One of the main reasons I expect this to not work is because optimization algorithms that are the best at optimizing some objective given a fixed compute budget seem like they basically can't be generally-retargetable. E.g. if you consider something like stockfish, it's a combination of search (which is retargetable), sped up by a series of very specialized heuristics that only work for winning. If you wanted to retarget stockfish to "maximize the max number of pawns you ever have" you had, you would not be able to use [specialized for telling whether a move is likely going to win the game] heuristics to speed up your search for moves. A more extreme example is the entire endgame table is useless for you, and you have to recompute the entire thing probably.

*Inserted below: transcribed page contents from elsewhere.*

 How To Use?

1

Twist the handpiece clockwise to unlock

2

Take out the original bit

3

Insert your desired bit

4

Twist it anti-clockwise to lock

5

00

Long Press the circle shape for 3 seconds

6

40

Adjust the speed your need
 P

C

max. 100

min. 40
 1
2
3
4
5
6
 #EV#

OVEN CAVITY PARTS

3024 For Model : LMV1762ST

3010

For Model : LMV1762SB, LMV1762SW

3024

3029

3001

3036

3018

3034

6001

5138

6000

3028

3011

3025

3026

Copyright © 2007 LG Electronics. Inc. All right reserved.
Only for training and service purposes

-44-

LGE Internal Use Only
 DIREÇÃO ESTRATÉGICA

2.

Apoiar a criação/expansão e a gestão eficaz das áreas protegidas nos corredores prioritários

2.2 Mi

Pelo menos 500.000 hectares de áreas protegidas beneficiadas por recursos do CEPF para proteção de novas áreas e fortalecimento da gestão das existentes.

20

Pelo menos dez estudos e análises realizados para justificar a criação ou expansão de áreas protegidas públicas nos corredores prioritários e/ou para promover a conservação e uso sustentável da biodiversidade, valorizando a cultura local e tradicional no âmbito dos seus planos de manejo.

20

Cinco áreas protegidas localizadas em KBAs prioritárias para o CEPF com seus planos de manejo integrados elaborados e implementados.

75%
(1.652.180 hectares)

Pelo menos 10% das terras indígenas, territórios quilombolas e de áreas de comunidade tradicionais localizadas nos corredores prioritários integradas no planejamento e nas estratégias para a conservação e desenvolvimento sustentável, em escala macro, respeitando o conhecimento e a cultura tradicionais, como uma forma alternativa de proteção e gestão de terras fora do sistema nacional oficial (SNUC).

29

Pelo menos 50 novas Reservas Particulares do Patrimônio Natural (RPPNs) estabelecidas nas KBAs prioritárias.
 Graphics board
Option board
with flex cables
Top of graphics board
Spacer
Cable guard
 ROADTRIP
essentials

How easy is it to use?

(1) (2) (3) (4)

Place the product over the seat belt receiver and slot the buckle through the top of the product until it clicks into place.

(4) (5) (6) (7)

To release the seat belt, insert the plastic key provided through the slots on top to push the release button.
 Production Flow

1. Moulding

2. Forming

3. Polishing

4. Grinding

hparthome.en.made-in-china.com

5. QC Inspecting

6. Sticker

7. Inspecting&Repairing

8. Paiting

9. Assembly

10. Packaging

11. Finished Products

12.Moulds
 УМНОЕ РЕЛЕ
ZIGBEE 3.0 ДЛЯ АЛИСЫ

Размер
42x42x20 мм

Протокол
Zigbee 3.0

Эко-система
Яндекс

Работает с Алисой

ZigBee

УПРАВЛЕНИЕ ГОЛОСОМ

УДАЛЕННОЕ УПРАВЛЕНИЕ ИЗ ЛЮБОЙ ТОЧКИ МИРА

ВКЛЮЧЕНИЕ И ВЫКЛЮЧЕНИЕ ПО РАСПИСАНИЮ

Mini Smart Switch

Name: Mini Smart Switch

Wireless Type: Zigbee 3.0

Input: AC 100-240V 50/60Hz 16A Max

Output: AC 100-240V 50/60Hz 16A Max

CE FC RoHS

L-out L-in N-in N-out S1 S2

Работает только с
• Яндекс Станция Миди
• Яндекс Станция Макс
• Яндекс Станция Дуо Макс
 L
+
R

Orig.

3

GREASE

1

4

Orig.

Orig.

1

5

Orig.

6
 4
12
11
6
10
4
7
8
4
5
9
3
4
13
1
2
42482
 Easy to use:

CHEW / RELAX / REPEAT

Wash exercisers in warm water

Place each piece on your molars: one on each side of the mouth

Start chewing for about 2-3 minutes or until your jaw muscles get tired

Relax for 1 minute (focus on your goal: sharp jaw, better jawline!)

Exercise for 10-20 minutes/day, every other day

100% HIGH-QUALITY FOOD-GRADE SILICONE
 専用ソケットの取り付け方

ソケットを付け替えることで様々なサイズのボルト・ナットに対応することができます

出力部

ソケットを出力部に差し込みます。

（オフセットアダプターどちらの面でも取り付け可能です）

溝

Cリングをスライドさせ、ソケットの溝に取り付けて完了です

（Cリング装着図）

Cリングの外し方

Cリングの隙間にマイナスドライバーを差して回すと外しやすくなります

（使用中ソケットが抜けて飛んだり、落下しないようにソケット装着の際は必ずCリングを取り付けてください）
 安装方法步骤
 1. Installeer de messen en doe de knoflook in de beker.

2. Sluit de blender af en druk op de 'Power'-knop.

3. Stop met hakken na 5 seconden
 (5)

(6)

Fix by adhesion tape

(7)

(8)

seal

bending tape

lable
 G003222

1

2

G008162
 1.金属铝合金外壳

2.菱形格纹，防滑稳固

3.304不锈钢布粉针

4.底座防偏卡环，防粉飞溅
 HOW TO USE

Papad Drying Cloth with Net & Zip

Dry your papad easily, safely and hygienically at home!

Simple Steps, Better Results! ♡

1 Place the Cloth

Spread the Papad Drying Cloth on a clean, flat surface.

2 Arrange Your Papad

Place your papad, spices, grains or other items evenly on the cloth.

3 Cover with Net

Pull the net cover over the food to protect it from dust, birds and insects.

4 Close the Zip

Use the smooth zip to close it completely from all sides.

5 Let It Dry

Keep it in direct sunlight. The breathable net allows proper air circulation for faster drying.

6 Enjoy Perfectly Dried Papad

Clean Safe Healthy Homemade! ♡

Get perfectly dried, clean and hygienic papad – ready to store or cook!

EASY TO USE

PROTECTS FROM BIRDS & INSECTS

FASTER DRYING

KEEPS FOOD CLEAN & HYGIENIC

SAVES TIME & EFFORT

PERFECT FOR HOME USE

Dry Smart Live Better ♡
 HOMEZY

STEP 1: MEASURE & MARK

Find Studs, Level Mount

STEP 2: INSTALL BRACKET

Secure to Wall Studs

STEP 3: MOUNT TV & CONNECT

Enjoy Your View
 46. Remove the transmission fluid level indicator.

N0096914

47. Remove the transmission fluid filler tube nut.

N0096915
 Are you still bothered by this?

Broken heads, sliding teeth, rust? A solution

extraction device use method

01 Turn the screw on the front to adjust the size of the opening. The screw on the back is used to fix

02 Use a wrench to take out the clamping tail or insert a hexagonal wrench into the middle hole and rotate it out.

Something like [the strategy stealing assumption](https://ai-alignment.com/the-strategy-stealing-assumption-a26b8b1ed334) is needed to even obtain the existence of a set of heuristics just as good for speeding up search for moves that "maximize the max number of pawns you ever have" compared to [telling whether a move will win the game]. Actually finding that set of heuristics is probably going to require an entirely parallel learning process.
This also implies that even if your AI has the concept of "human values" in its ontology, you still have to do a bunch of work to get an AI that can actuallly estimate the long-run consequences of any action on "human values", or else it won't be competitive with AIs that have more specialized optimization algorithms.
yes, you would need the catastrophe detector to be reasonably robust. Although I think it's fine if e.g. you have at least 1/million chance of catching any particular catastrophe.
I think there is a gap, but that the gap is probably not that bad (for "worst case" tail risk estimation). That is maybe because I think being able to do estimation through a single forward pass is likely already to be very hard, and to require being able to do "abstractions" over the concepts being manipulated by the forward pass. CoT seems like it will require vaguely similar struction of a qualitatively similar kind.